OceanBase TPC‑C Benchmark: Technical Insights and Future Directions
This article provides a detailed technical analysis of OceanBase’s TPC‑C benchmark performance, covering the database’s development history, benchmark methodology, identified shortcomings, future improvement plans, and the strict standards and audit processes that ensure reliable OLTP benchmarking results.
Following OceanBase’s top ranking in the TPC‑C benchmark, the core R&D team offers a professional technical interpretation of the test, marking the first of a series of forthcoming articles.
OceanBase was initiated in 2010 and, over nine years, has evolved from serving Alipay to providing services for a wide range of industry customers, using the TPC‑C benchmark as a showcase of its capabilities.
The benchmark revealed that, while OceanBase’s distributed architecture allows performance scaling by adding ordinary hardware, per‑node performance still has room for improvement, and its functionality, usability, and ecosystem lag behind industry leaders.
Future development will focus on two key areas: enhancing Oracle compatibility to ease migration and improving OLAP processing to support both OLAP and OLTP workloads within a single engine.
The team also plans to open‑source the TPC‑C testing tool to foster industry collaboration on database technology development.
TPC‑C, created by the Transaction Processing Performance Council (TPC), is a widely accepted OLTP benchmark that simulates order‑creation, payment, and other retail transactions, measuring performance in tpmC (transactions per minute).
Results must be audited by TPC‑recognized auditors and published on www.tpc.org; unaudited claims are illegal. No other domestic database has a published TPC‑C report.
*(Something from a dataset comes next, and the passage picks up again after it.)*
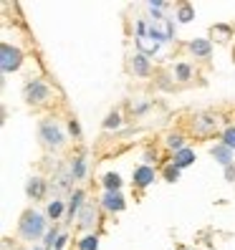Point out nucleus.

The benchmark builds on the earlier DebitCredit standard, which defined functional requirements, scalability criteria, transaction latency limits, and cost considerations for database performance testing.
Some vendors have altered the original standards to inflate results, highlighting the need for strict TPC audit enforcement.
TPC‑C mandates full ACID compliance, including serializable isolation, and challenges distributed databases with a significant proportion of distributed transactions.
Performance must scale proportionally with data volume; for example, a warehouse of ~70 MB yields a theoretical tpmC ceiling of 12.86, implying realistic hardware and storage requirements for high tpmC values.
The benchmark also requires steady‑state performance for at least eight hours with less than 2 % variation; OceanBase achieved less than 0.5 % variation during the test.
Checkpoint intervals must be under 30 minutes, but OceanBase’s multi‑replica architecture and baseline‑plus‑incremental storage model meet this requirement without relying on immediate disk writes.
While profile‑directed optimization (PDO) is allowed, OceanBase did not use PDO to avoid potential disputes.
The test was conducted on Alibaba Cloud ECS instances, demonstrating that cloud resources can reduce cost and simplify scaling for benchmark execution.